Perhaps the most common phrase exchanged is a question. “How are you?” said the man I walked by sitting on his chair at the beach by himself at 6:30 in the morning. The standard answer is “I’m fine, thank you.”
But what if I’m not fine? Imagine this scenario with me and the guy sitting by himself on the beach.
“Good morning,” I say.
“How are you,” he asks.
I stop short. I plop myself down on the sand next to him in his chair. “Since you asked, I’ll tell you how I am. Last night, I drank a little too much and felt a little nauseous. I was up all night. Got maybe an hour’s sleep. I got these restless legs too, you know. Can’t get them to stop twitching when I lie down. No cure, but they gave me medicine for Parkinson’s. It doesn’t help much. I got arthritis too and degeneration of my spine. Collapsed discs and something called stenosis which is a narrowing of the spinal cavity and when that happens the nerves get pinched so I had to get surgery last November because my ulnar nerve was pinched in my neck. It’s the one that runs across your shoulder down your arm and into your hand. Look at my hand. See the big indentation between my thumb and my index finger? That’s because the nerve was pinched and now my hand has atrophy. It’s basically useless so now I have to be left-handed and that ain’t easy.
“So, the surgery was done and the doctor said that if it helps at all, the nerve might take years, maybe even 30 years to heal and bring back the strength in my hand. I told him I ain’t got 30 years, you know? He said go home and squeeze a tennis ball and see if that helps.
“So, the insurance company and the doctor make thousands of dollars on me and I’m home squeezing a tennis ball. I mean what’s wrong with this picture?
“I used to bowl every Tuesday morning. I’m not very good. Carried about a 140 average which ain’t real bad for bowling once a week. But now I can’t roll the ball from my right hand anymore. I mean I can pick it up, you know, but if I tried to swing it behind me, it would fly off and hit something. That wouldn’t be good! So, I have to keep my left hand on top of the ball through my back swing and let it go when I’m rolling it down the lane.
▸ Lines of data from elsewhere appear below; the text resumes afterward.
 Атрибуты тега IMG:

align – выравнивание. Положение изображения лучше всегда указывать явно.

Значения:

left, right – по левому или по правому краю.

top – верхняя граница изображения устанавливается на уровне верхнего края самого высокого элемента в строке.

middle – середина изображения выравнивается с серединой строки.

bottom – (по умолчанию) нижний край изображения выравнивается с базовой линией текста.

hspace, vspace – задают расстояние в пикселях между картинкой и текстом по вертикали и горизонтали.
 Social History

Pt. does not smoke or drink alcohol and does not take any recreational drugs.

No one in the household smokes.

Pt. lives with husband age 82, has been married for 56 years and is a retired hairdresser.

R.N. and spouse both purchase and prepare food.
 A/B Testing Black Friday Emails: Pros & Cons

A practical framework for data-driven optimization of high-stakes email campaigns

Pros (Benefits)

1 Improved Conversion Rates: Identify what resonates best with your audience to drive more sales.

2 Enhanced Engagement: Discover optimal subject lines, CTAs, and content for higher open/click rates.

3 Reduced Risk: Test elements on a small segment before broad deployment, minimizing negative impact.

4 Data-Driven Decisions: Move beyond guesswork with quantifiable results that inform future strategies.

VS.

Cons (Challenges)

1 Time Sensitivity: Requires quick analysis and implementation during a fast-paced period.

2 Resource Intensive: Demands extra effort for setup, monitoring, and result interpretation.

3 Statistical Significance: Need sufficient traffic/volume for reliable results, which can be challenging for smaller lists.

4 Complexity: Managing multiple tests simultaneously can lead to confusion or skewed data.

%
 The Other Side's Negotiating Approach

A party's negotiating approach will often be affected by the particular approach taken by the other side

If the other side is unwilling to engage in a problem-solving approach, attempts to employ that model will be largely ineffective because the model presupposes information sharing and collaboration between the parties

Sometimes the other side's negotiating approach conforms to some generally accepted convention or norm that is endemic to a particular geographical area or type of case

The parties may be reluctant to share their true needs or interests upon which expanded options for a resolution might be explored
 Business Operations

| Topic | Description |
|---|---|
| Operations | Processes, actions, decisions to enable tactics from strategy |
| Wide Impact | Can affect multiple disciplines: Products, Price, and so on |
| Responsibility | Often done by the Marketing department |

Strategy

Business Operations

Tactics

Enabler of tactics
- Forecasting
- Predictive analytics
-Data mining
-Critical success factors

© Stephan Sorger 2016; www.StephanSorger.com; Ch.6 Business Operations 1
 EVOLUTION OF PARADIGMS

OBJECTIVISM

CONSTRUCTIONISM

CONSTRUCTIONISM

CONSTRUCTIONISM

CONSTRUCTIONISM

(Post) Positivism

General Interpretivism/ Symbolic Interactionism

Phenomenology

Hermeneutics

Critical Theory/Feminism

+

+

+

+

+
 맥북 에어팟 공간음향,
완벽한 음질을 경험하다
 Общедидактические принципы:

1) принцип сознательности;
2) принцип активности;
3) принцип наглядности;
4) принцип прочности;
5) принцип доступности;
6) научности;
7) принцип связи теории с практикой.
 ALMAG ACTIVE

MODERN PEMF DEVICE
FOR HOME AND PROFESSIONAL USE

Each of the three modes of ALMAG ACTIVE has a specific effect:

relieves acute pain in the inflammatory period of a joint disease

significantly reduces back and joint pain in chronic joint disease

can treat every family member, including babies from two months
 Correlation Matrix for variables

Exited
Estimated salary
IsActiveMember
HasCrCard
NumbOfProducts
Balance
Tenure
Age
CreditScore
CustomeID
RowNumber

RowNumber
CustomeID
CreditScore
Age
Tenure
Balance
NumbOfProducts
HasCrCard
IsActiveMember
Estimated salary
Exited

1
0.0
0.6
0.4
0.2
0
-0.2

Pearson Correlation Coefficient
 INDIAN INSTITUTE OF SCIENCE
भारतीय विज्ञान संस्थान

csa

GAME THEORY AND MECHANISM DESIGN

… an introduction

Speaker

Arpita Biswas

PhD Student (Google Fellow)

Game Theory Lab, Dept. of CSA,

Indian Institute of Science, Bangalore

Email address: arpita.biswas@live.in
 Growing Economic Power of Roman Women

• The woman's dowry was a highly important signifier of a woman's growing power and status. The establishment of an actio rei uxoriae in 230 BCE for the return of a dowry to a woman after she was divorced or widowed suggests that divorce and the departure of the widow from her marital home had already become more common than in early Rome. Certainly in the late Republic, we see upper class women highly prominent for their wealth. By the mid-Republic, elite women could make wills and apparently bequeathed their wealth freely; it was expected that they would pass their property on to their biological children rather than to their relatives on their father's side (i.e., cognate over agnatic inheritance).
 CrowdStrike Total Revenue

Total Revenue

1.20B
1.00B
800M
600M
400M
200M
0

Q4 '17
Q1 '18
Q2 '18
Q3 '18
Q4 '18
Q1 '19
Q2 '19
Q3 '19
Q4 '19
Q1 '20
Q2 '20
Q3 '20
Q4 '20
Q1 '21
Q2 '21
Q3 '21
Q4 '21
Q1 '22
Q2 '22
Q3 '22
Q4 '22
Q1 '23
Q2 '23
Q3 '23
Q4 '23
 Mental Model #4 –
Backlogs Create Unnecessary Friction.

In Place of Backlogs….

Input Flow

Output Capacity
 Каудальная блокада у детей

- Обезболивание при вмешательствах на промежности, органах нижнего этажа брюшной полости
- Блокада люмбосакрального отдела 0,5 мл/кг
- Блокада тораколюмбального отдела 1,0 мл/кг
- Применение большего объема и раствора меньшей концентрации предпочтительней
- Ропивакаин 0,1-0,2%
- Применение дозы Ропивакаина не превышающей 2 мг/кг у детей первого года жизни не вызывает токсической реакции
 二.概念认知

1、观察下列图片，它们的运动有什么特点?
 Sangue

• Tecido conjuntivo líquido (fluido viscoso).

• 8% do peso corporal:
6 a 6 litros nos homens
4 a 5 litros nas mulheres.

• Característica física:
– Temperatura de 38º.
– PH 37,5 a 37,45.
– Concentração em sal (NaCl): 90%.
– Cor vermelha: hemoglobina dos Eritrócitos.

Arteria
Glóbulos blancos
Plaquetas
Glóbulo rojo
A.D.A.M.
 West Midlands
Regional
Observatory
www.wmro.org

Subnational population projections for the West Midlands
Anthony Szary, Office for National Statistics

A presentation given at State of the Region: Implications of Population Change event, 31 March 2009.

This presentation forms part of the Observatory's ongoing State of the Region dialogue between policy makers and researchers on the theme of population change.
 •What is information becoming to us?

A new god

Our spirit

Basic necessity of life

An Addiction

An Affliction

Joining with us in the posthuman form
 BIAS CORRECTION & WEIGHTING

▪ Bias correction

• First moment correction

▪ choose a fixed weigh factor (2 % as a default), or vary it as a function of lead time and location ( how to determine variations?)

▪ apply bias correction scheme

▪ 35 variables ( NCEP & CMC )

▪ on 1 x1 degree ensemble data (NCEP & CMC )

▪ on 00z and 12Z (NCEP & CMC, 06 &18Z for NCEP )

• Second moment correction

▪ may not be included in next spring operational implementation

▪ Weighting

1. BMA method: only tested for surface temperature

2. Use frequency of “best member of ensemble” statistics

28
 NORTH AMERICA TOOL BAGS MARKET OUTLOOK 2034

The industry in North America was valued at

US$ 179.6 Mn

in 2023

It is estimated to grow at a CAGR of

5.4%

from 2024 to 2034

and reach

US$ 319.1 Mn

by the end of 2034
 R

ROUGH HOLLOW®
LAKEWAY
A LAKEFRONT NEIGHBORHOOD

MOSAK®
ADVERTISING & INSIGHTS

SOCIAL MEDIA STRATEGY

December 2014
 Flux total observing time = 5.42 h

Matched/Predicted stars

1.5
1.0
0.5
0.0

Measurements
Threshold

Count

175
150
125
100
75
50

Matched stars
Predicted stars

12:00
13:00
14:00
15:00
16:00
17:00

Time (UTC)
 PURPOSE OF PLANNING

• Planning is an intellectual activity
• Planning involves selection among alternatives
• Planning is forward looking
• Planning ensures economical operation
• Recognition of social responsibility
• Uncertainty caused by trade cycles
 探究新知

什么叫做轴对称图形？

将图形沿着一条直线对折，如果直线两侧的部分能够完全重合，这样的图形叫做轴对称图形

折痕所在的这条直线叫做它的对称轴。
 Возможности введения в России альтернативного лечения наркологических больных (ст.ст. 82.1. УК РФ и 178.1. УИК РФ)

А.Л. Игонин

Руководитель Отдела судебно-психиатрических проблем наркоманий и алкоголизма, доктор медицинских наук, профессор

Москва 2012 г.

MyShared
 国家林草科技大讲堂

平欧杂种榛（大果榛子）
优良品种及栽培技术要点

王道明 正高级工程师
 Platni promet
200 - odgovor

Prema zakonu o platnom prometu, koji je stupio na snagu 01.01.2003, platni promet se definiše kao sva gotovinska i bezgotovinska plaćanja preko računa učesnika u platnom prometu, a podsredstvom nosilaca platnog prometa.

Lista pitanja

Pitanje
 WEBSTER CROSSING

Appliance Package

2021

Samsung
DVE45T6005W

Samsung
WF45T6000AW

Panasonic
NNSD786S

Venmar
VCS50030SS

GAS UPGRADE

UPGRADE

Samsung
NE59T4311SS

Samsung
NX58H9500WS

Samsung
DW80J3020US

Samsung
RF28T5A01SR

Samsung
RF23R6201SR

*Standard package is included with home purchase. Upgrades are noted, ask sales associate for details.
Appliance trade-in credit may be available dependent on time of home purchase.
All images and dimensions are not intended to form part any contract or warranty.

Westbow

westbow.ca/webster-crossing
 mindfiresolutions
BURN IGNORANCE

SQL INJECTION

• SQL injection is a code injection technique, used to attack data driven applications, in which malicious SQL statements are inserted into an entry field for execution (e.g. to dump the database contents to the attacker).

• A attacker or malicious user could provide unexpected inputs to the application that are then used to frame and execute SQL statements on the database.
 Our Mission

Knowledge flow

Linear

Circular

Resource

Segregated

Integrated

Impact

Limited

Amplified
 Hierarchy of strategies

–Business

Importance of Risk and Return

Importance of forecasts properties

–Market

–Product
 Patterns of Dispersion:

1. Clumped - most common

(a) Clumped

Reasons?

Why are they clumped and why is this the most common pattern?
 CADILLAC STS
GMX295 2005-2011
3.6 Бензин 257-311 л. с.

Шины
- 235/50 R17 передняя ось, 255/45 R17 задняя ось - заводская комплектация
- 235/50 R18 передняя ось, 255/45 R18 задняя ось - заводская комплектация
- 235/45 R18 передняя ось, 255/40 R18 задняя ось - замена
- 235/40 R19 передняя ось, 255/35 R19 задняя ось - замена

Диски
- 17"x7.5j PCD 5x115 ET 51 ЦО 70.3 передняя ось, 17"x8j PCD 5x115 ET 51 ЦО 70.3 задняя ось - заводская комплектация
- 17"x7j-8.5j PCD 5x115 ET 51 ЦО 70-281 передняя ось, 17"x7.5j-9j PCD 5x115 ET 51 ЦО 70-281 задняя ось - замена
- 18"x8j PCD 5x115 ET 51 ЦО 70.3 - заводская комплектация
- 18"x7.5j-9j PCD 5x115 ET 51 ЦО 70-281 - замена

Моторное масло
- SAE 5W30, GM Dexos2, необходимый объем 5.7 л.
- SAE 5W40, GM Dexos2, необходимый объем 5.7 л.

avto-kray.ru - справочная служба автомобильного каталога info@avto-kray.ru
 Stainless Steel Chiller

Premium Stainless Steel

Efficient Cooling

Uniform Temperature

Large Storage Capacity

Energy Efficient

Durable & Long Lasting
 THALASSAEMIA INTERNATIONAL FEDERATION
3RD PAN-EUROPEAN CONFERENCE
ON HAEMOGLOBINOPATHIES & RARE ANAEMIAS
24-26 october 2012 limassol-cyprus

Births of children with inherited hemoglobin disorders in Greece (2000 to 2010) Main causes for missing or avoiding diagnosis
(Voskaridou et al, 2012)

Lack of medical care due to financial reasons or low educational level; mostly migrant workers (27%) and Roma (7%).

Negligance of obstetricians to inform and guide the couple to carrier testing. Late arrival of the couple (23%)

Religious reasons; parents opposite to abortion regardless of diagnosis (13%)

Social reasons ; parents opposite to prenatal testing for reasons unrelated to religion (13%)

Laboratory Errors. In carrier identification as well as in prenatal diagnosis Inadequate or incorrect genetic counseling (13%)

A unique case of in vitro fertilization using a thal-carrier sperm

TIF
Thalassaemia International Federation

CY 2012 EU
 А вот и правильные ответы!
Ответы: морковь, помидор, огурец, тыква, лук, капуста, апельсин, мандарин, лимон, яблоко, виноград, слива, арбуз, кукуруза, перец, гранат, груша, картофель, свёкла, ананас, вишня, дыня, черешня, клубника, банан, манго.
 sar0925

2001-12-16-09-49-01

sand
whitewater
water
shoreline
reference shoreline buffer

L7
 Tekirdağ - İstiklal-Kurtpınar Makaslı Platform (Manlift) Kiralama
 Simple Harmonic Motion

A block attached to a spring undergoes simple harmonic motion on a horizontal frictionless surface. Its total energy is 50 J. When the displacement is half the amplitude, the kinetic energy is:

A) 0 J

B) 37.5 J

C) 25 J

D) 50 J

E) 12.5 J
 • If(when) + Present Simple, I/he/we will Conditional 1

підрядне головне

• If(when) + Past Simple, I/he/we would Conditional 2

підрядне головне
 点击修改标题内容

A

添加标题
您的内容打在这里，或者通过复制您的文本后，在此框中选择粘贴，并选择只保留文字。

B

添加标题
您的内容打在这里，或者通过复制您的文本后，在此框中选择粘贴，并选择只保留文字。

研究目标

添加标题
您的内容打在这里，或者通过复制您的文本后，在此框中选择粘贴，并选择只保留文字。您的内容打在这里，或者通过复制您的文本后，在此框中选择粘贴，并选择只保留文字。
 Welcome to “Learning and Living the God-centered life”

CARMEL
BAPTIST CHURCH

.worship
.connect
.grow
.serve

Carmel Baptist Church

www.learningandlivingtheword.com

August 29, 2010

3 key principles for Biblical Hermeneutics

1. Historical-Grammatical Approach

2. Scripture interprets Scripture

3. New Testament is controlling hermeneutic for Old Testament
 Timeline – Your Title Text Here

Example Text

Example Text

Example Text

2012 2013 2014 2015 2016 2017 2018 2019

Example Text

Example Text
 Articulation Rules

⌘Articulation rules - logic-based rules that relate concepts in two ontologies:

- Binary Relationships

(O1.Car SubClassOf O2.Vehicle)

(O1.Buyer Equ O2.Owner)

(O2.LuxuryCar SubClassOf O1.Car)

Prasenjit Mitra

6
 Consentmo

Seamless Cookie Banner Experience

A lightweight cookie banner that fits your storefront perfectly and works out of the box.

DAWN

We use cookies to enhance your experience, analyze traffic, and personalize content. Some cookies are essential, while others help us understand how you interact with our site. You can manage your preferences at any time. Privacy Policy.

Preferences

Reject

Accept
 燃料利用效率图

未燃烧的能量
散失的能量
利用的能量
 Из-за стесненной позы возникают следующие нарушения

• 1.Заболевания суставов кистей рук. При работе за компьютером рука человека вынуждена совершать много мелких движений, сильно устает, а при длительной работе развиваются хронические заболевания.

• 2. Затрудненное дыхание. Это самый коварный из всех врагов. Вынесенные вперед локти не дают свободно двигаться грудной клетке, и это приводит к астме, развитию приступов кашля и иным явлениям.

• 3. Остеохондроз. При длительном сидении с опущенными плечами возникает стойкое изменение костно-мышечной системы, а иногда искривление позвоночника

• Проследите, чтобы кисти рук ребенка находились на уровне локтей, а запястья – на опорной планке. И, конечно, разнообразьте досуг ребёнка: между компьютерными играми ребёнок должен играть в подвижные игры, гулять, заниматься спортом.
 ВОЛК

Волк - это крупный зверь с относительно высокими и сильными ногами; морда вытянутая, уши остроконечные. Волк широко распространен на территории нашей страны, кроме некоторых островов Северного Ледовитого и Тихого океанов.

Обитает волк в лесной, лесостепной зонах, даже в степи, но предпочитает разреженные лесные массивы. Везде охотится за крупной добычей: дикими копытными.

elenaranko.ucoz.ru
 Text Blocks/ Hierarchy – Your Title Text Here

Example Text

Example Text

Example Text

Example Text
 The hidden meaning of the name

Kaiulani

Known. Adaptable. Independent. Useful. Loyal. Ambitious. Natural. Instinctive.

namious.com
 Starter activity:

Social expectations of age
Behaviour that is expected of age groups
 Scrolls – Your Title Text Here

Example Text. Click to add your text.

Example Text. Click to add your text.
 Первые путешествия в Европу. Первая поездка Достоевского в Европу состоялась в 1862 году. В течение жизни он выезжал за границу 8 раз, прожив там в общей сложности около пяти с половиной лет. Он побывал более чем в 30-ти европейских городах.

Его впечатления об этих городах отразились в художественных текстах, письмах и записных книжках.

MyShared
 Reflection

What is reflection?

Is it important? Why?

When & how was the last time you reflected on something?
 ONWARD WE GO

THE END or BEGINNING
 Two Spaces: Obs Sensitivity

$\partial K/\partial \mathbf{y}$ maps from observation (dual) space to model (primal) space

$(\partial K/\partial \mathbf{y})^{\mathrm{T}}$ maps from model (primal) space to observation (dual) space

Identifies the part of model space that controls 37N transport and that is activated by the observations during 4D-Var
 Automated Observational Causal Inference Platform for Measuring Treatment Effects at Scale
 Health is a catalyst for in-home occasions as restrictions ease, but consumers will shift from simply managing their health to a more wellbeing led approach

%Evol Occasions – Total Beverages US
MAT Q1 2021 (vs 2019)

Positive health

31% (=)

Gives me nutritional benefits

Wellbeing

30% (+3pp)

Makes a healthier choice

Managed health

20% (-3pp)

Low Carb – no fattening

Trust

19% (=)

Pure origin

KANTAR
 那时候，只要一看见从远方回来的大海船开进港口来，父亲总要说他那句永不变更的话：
“I bowled an 88. Can you imagine? An 88! The guys feel sorry for me, but I’m real competitive so I’m embarrassed. I’m doing all I can just trying to keep the ball from rolling in the gutter. My buddy said I’m getting my money’s worth. Since I can’t throw strikes, I have to roll two balls every frame. My money’s worth, he says. By the way, we only pay eight bucks for three games because we’re seniors. That includes the shoe rental too. Where you going to get a deal like that? I mean I took my daughter to the movies the other day and the popcorn cost nine bucks for a medium size bag. What a joke!
“Next Wednesday I gotta get shots in my back to help my nerve pain. The freaking needle is about six inches long. Gotta lie on my stomach and they shoot some medicine in my back to numb the area before the big needle goes in. It used to help a lot. Not so much anymore.
“Speaking of needles, I’d rather stick a rusty needle in my eye than do what this neurologist wants to do to me. He wants to go through my front to get to my spine and put in fake discs where there ain’t any. He gotta move my aorta over to get to my spine and he says there’s a one in a hundred chance my aorta could rupture and I’d bleed to death. If I survived that, he’d roll me over and put a rod in my spine with a plate and eight titanium screws. The whole surgery would take 6 hours that’s if I didn’t bleed out in the first three. I told him if the pain gets that bad, I’ll drink a bottle of vodka every night before I ever let him slice and dice me.
“Tough getting old you know. I need a crane to get me off the bed in the morning and then I’m like the Tin Man in the Wizard of Oz. You gotta squirt oil into my joints to get me moving. My hearing ain’t so good anymore either. Don’t bother me as much as it bothers my lady friend. I mean, I hear enough to get by and I figure what I don’t hear, I don’t need to know unless she repeats it a couple of times. So, that’s how it’s been going. I kept my eyes on the ocean tide all the while I spoke.
Then I asked, “So, how are you doing?” I looked to my left and the guy in the chair was gone.